Mas segundo vítimas ouvidas pela reportagem, mesmo com a proximidade de uma base fixa da PM, a sensação deles é de insegurança em Higienópolis, principalmente durante o período de pandemia do coronavírus.

“Isso de moleques de bicicletas roubarem pedestres acontece há muito tempo, mas acho que na quarentena se agravou”, criticou um educador de 31 anos. Ele aceitou falar com a reportagem desde que o nome dele não fosse divulgado.

Em 21 de maio, o educador teve o celular roubado por um jovem de bicicleta após sair do Shopping Higienópolis, na Rua Doutor Veiga Filho.

“Acredito que outra pessoa me viu andando com o celular e avisou o bandido que me roubou, porque foi muito rápido, ele virou a esquina e veio direto em mim”, afirma a vítima, que registrou boletim de ocorrência na delegacia eletrônica, pelo site.

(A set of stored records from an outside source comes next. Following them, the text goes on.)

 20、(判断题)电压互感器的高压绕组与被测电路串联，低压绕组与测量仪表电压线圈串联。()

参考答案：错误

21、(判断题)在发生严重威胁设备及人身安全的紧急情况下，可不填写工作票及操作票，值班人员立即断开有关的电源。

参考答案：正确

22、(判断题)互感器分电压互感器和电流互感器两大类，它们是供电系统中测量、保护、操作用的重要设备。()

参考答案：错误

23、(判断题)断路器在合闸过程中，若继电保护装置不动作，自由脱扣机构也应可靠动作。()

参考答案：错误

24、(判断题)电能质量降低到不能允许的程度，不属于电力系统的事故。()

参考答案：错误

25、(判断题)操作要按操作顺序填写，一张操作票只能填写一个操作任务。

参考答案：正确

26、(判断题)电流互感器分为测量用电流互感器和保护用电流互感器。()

Muitos dos celulares e dinheiro levados nos vídeos não viram estatística porque as vítimas desistem de registrar o boletim de ocorrência na polícia.

Câmera de segurança grava jovem em bicicleta abordar garota na Avenida Higienépolis e anunciar assalto no dia 2 de agosto — Foto: Reprodução/Redes sociais

Alguns criminosos agem sozinhos, outros em duplas e fogem com os pertences de quem mora ou trabalha no bairro. As “feiras do rolo” são os destinos dos celulares roubados pela “gangue da bicicleta”. Lá os aparelhos são negociados e vendidos.

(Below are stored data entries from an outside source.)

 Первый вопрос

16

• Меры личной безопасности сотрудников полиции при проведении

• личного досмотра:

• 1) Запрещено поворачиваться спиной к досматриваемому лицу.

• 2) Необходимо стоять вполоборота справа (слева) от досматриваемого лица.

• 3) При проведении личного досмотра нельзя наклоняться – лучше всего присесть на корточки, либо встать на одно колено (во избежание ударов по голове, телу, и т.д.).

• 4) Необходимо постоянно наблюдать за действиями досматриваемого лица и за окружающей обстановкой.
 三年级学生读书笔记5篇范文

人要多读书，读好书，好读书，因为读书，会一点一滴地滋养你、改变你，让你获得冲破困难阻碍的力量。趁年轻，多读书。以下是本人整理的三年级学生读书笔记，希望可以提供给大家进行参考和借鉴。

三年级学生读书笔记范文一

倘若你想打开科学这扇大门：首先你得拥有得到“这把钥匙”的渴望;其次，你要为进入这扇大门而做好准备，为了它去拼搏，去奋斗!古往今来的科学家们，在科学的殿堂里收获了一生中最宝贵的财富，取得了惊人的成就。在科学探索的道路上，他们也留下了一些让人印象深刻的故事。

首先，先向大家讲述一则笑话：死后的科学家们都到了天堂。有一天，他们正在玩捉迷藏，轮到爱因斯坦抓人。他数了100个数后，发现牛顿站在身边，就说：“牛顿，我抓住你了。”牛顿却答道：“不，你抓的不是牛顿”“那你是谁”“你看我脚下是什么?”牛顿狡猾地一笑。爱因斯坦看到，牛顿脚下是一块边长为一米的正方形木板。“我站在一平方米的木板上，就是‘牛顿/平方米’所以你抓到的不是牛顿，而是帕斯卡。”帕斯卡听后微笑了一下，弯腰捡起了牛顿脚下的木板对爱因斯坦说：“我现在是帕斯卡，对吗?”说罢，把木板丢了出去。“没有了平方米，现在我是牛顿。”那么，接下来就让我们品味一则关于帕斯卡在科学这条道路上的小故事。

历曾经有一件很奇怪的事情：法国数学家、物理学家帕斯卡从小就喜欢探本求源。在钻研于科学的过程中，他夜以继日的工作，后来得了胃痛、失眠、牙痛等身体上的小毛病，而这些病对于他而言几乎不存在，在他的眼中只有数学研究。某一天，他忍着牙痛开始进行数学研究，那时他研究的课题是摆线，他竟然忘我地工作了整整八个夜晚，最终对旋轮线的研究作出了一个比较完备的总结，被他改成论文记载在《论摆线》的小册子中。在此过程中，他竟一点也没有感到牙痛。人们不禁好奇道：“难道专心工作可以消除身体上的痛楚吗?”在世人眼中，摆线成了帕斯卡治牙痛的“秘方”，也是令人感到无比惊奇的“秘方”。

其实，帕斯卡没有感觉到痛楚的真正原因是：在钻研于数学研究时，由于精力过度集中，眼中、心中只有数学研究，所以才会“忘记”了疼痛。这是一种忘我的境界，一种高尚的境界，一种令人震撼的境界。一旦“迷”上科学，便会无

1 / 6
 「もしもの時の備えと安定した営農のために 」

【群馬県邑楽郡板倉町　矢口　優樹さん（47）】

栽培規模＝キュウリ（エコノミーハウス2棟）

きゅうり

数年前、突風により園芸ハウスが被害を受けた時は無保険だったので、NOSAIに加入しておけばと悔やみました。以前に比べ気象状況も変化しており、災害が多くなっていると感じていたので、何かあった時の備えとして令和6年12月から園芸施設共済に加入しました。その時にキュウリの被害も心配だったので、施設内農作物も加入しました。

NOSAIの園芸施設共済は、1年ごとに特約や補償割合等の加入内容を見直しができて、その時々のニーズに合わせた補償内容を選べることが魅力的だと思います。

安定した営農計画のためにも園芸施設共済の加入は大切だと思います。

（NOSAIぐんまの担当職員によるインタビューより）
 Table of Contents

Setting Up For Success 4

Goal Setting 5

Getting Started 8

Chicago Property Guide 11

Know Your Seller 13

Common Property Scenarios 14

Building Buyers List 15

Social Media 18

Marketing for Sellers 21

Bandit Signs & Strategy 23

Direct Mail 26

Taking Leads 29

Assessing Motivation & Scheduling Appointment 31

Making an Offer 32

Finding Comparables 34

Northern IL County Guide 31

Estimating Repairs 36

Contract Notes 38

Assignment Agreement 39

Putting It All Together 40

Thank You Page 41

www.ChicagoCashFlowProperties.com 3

“Frequento o bairro e vejo relatos de roubou à qualquer hora do dia, não me sinto mais seguro e não pego mais meu celular na rua para nada”, disse o educador.

Segundo as vítimas, não há policiamento ostensivo na região e que a investigação ainda não conseguiu identificar e prender as quadrilhas que agem no bairro.

“Vejo declarações de pessoas sendo roubadas pelo mesmo motivo faz quase cinco anos e ninguém faz nada. O mínimo que tinha que ter seriam duas bases da Polícia Militar, uma próxima ao Shopping Higienópolis e outra próxima ao Metrô Marechal Deodoro, porque eles roubam os celulares e correm em direção ao Minhocão”, sugere o educador.

Outra vítima relata tentativa de assalto cometida pela “gangue da bicicleta”.

“Estava atravessando a Avenida Higienópolis com meu celular no bolso mas com os fones no ouvido e um desses garotos de bicicleta percebeu e fez a volta e subiu na calçada em frente ao shopping e veio em sentido oposto ao meu e tentou tirar o aparelho do meu ouvido”, disse um corretor de imóveis, de 73 anos, morador do bairro.

Além dessa tentativa de assalto, o corretor conta que já foi vítima de roubo por duplas em motos, no final do ano passado e anos antes.

“Fui abordado por dois indivíduos em uma moto que levaram dinheiro, celular, minha aliança e meu cordão de ouro que estava por dentro do agasalho. Tudo isso com arma apontada pra mim”, conta a vítima, que anos antes já tinha sido assaltado quando saía do banco. “Nessa ocasião, levaram R$ 5 mil mais relógio e celular”.